• Written exercise
Please return every one of the records below word for word, changing nothing.

---------- Provided information

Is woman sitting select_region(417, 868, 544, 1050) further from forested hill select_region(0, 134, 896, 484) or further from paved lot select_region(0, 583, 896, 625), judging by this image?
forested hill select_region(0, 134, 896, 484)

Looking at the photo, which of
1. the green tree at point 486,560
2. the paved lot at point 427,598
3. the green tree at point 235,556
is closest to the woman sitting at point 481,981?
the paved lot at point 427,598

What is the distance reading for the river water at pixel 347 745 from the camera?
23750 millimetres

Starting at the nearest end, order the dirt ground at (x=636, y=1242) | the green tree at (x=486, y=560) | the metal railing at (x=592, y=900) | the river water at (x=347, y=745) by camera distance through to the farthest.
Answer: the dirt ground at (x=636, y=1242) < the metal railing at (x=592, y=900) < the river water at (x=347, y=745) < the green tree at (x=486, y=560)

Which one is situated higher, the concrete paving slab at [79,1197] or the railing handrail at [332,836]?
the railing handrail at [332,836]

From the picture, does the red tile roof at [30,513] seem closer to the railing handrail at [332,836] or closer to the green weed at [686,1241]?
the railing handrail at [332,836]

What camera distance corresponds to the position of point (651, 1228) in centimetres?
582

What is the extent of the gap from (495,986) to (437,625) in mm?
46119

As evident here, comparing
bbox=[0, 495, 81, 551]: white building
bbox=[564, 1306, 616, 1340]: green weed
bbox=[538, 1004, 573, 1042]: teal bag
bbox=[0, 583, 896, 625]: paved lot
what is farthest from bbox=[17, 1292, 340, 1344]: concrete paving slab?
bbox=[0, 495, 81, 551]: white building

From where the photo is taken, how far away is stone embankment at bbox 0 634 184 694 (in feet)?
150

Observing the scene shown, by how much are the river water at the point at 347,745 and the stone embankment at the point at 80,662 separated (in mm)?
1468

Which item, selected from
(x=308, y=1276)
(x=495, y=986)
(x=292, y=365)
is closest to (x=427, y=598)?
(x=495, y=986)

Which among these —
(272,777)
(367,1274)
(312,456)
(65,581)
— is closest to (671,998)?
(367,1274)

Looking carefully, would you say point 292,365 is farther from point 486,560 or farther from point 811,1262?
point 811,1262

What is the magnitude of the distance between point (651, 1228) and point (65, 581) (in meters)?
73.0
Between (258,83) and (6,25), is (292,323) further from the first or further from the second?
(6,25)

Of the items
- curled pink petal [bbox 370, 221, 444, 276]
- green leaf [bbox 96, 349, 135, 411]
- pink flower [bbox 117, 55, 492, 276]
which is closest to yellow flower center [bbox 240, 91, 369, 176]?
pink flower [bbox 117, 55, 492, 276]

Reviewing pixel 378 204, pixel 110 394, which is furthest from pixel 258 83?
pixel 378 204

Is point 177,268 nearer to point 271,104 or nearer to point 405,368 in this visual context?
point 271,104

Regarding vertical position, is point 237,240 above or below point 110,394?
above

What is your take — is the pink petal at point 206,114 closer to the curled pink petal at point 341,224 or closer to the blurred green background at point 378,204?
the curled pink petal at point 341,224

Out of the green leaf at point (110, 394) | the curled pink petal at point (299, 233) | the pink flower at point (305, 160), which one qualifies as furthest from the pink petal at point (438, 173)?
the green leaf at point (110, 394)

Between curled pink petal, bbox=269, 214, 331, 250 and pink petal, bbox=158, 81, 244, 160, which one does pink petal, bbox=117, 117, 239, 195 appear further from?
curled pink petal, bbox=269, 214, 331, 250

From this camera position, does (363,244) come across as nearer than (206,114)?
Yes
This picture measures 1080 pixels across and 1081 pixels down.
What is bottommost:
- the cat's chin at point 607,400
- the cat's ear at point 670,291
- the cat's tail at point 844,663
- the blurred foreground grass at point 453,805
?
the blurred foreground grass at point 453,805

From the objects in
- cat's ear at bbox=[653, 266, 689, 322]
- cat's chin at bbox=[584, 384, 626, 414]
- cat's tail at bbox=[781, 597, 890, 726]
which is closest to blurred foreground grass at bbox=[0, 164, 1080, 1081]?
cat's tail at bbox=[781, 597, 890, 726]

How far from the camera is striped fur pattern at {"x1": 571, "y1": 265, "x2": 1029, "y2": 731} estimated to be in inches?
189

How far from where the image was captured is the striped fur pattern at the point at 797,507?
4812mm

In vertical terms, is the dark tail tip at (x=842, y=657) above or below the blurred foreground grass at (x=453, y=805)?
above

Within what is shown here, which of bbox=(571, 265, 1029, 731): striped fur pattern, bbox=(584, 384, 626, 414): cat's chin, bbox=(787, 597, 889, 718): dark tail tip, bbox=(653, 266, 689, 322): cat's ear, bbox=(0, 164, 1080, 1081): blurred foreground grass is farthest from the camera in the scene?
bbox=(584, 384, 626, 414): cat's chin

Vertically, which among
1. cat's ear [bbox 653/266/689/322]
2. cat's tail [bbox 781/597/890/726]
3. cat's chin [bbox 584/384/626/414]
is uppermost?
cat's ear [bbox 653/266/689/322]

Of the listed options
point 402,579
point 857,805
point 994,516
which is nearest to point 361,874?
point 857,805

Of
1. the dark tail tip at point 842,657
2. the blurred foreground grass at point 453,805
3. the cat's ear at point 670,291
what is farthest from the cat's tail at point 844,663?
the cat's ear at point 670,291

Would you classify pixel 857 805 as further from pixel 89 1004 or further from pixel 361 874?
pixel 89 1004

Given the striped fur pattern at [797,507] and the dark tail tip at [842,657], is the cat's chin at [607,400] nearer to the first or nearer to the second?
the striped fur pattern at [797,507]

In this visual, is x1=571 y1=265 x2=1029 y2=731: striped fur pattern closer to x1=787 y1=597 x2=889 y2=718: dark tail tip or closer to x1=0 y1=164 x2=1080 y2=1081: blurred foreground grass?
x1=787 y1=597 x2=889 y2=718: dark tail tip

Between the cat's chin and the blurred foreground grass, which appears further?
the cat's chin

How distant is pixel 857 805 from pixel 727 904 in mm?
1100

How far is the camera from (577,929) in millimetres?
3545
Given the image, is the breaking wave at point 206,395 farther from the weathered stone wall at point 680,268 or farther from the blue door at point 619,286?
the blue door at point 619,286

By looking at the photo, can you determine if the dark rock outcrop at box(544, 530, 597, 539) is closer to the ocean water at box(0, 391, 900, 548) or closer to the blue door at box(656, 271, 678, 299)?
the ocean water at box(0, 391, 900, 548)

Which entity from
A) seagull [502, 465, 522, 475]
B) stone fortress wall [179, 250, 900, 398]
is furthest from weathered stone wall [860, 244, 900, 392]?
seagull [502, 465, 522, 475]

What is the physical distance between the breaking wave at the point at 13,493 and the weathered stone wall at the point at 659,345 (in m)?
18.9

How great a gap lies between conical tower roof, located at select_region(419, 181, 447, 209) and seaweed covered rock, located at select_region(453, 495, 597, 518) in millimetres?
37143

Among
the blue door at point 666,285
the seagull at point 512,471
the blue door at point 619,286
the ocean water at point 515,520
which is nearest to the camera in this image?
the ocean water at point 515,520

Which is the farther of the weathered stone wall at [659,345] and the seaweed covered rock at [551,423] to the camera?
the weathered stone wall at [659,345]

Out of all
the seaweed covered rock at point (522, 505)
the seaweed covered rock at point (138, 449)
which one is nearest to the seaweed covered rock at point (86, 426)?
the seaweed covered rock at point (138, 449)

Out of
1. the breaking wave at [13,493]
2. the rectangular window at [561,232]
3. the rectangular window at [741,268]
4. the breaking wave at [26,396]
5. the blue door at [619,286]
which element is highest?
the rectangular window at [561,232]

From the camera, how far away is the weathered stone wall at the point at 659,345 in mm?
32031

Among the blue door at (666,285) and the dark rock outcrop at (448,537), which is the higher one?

--------------------

• Solution for this task
Is woman sitting select_region(417, 868, 544, 1050) further from forested hill select_region(0, 134, 896, 484) or further from paved lot select_region(0, 583, 896, 625), judging by this image?
forested hill select_region(0, 134, 896, 484)

Looking at the photo, which of
1. the green tree at point 486,560
2. the paved lot at point 427,598
3. the green tree at point 235,556
is closest to the woman sitting at point 481,981?
the paved lot at point 427,598

What is the distance reading for the river water at pixel 347 745 from the camera?
23750 millimetres

Starting at the nearest end, order the dirt ground at (x=636, y=1242) | the green tree at (x=486, y=560) | the metal railing at (x=592, y=900) | the river water at (x=347, y=745) by camera distance through to the farthest.
Answer: the dirt ground at (x=636, y=1242) < the metal railing at (x=592, y=900) < the river water at (x=347, y=745) < the green tree at (x=486, y=560)

Which one is situated higher, the concrete paving slab at [79,1197] or the railing handrail at [332,836]?
the railing handrail at [332,836]

From the picture, does the red tile roof at [30,513] seem closer to the railing handrail at [332,836] or closer to the green weed at [686,1241]?
the railing handrail at [332,836]

What camera distance corresponds to the position of point (651, 1228) in centimetres?
582

What is the extent of the gap from (495,986) to (437,625) in mm?
46119

As evident here, comparing
bbox=[0, 495, 81, 551]: white building
bbox=[564, 1306, 616, 1340]: green weed
bbox=[538, 1004, 573, 1042]: teal bag
bbox=[0, 583, 896, 625]: paved lot
what is farthest from bbox=[17, 1292, 340, 1344]: concrete paving slab?
bbox=[0, 495, 81, 551]: white building

From where the photo is taken, how far away is stone embankment at bbox 0 634 184 694 (in feet)?
150

Observing the scene shown, by how much are the river water at the point at 347,745 and the stone embankment at the point at 80,662 separated (in mm)?
1468

Which item, selected from
(x=308, y=1276)
(x=495, y=986)
(x=292, y=365)
is closest to (x=427, y=598)?
(x=495, y=986)

Which among these —
(272,777)
(367,1274)
(312,456)
(65,581)
— is closest to (671,998)?
(367,1274)

Looking carefully, would you say point 292,365 is farther from point 486,560 or farther from point 811,1262?
point 811,1262

What is the magnitude of the distance between point (651, 1228) and point (65, 581) (in meters)?
73.0
Between (258,83) and (6,25), is (292,323) further from the first or further from the second?
(6,25)

Of the items
- curled pink petal [bbox 370, 221, 444, 276]
- green leaf [bbox 96, 349, 135, 411]
- pink flower [bbox 117, 55, 492, 276]
which is closest to yellow flower center [bbox 240, 91, 369, 176]?
pink flower [bbox 117, 55, 492, 276]

Reviewing pixel 378 204, pixel 110 394, which is furthest from pixel 258 83?
pixel 378 204

Is point 177,268 nearer to point 271,104 or nearer to point 405,368 in this visual context?
point 271,104

Regarding vertical position, is point 237,240 above or below point 110,394?
above

What is your take — is the pink petal at point 206,114 closer to the curled pink petal at point 341,224 or closer to the blurred green background at point 378,204?
the curled pink petal at point 341,224

Out of the green leaf at point (110, 394) | the curled pink petal at point (299, 233) | the pink flower at point (305, 160), which one qualifies as furthest from the pink petal at point (438, 173)?
the green leaf at point (110, 394)

Between curled pink petal, bbox=269, 214, 331, 250 and pink petal, bbox=158, 81, 244, 160, which one does pink petal, bbox=117, 117, 239, 195 appear further from?
curled pink petal, bbox=269, 214, 331, 250

From this camera position, does (363,244) come across as nearer than (206,114)?
Yes
This picture measures 1080 pixels across and 1081 pixels down.
What is bottommost:
- the cat's chin at point 607,400
- the cat's ear at point 670,291
- the cat's tail at point 844,663
- the blurred foreground grass at point 453,805
?
the blurred foreground grass at point 453,805

From the objects in
- cat's ear at bbox=[653, 266, 689, 322]
- cat's chin at bbox=[584, 384, 626, 414]
- cat's tail at bbox=[781, 597, 890, 726]
which is closest to blurred foreground grass at bbox=[0, 164, 1080, 1081]?
cat's tail at bbox=[781, 597, 890, 726]

How far from the camera is striped fur pattern at {"x1": 571, "y1": 265, "x2": 1029, "y2": 731} estimated to be in inches?
189

How far from where the image was captured is the striped fur pattern at the point at 797,507?
4812mm

In vertical terms, is the dark tail tip at (x=842, y=657) above or below the blurred foreground grass at (x=453, y=805)?
above

Within what is shown here, which of bbox=(571, 265, 1029, 731): striped fur pattern, bbox=(584, 384, 626, 414): cat's chin, bbox=(787, 597, 889, 718): dark tail tip, bbox=(653, 266, 689, 322): cat's ear, bbox=(0, 164, 1080, 1081): blurred foreground grass is farthest from the camera in the scene?
bbox=(584, 384, 626, 414): cat's chin

Vertically, which among
1. cat's ear [bbox 653/266/689/322]
2. cat's tail [bbox 781/597/890/726]
3. cat's chin [bbox 584/384/626/414]
is uppermost?
cat's ear [bbox 653/266/689/322]

Of the listed options
point 402,579
point 857,805
point 994,516
which is nearest to point 361,874?
point 857,805

Of
1. the dark tail tip at point 842,657
2. the blurred foreground grass at point 453,805
3. the cat's ear at point 670,291
what is farthest from the cat's tail at point 844,663?
the cat's ear at point 670,291

Would you classify pixel 857 805 as further from pixel 89 1004 or further from pixel 361 874?
pixel 89 1004

Given the striped fur pattern at [797,507] and the dark tail tip at [842,657], is the cat's chin at [607,400] nearer to the first or nearer to the second?
the striped fur pattern at [797,507]

In this visual, is x1=571 y1=265 x2=1029 y2=731: striped fur pattern closer to x1=787 y1=597 x2=889 y2=718: dark tail tip or closer to x1=0 y1=164 x2=1080 y2=1081: blurred foreground grass?
x1=787 y1=597 x2=889 y2=718: dark tail tip

Between the cat's chin and the blurred foreground grass, which appears further?
the cat's chin

How distant is pixel 857 805 from pixel 727 904 in mm?
1100

How far is the camera from (577,929) in millimetres?
3545
Given the image, is the breaking wave at point 206,395 farther from the weathered stone wall at point 680,268 or farther from the blue door at point 619,286?
the blue door at point 619,286

By looking at the photo, can you determine if the dark rock outcrop at box(544, 530, 597, 539) is closer to the ocean water at box(0, 391, 900, 548) or closer to the blue door at box(656, 271, 678, 299)?
the ocean water at box(0, 391, 900, 548)

Which entity from
A) seagull [502, 465, 522, 475]
B) stone fortress wall [179, 250, 900, 398]
is furthest from weathered stone wall [860, 244, 900, 392]?
seagull [502, 465, 522, 475]

What is the physical distance between the breaking wave at the point at 13,493 and the weathered stone wall at the point at 659,345 (in m)?
18.9

How great a gap lies between conical tower roof, located at select_region(419, 181, 447, 209) and seaweed covered rock, located at select_region(453, 495, 597, 518) in millimetres?
37143

Among
the blue door at point 666,285
the seagull at point 512,471
the blue door at point 619,286
the ocean water at point 515,520
which is nearest to the camera in this image?
the ocean water at point 515,520

Which is the farther of the weathered stone wall at [659,345] and the seaweed covered rock at [551,423] to the camera?
the weathered stone wall at [659,345]

Out of all
the seaweed covered rock at point (522, 505)
the seaweed covered rock at point (138, 449)
which one is nearest to the seaweed covered rock at point (86, 426)?
the seaweed covered rock at point (138, 449)

Out of
1. the breaking wave at [13,493]
2. the rectangular window at [561,232]
3. the rectangular window at [741,268]
4. the breaking wave at [26,396]
5. the blue door at [619,286]
which element is highest?
the rectangular window at [561,232]

From the camera, how far away is the weathered stone wall at the point at 659,345 in mm?
32031

Among the blue door at (666,285) and the dark rock outcrop at (448,537), which is the higher one?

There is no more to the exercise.